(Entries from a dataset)
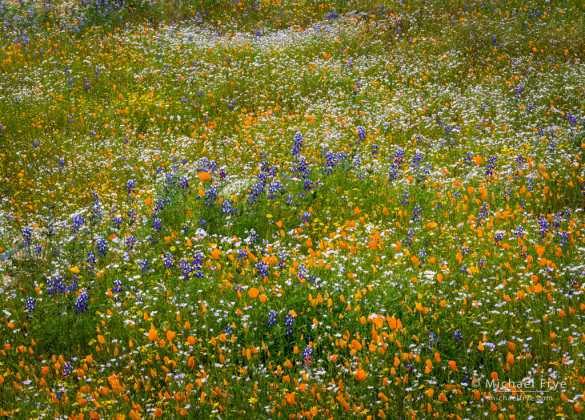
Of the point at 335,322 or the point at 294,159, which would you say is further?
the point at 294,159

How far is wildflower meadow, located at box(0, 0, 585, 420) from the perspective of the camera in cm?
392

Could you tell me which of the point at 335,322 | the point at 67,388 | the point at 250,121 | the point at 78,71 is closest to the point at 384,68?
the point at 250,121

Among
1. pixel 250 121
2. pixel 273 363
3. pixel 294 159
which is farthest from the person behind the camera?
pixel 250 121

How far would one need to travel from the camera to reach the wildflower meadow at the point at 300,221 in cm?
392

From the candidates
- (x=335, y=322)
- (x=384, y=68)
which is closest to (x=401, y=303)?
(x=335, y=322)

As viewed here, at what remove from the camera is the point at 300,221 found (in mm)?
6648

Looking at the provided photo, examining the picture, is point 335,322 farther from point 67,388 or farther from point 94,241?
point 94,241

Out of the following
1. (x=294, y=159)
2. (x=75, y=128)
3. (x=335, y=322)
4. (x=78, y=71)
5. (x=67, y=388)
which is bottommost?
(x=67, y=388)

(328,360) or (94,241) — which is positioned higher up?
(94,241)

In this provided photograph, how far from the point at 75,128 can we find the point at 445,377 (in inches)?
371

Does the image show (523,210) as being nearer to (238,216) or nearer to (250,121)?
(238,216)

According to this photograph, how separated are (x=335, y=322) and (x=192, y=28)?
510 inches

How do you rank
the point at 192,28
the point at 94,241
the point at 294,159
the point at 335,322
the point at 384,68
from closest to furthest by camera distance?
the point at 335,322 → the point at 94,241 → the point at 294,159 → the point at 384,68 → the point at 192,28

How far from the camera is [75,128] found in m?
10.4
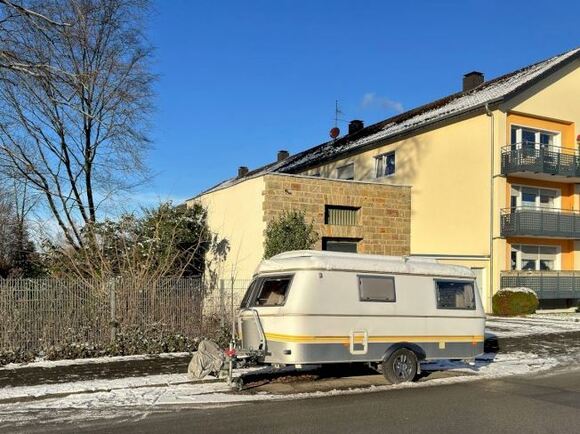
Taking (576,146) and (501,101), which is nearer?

-- Prompt --
Output the lines as a Markdown table with the columns "Row" and "Line", starting at the line that contains "How far from the camera" and continuing through the final line, with both ends included. Omit blank lines and pictures.

-- Final result --
| Row | Line |
|---|---|
| 1 | How far from the camera is [75,128] found in m? |
| 2 | 10.4 |
| 3 | Taking (576,146) and (501,101), which is nearer? |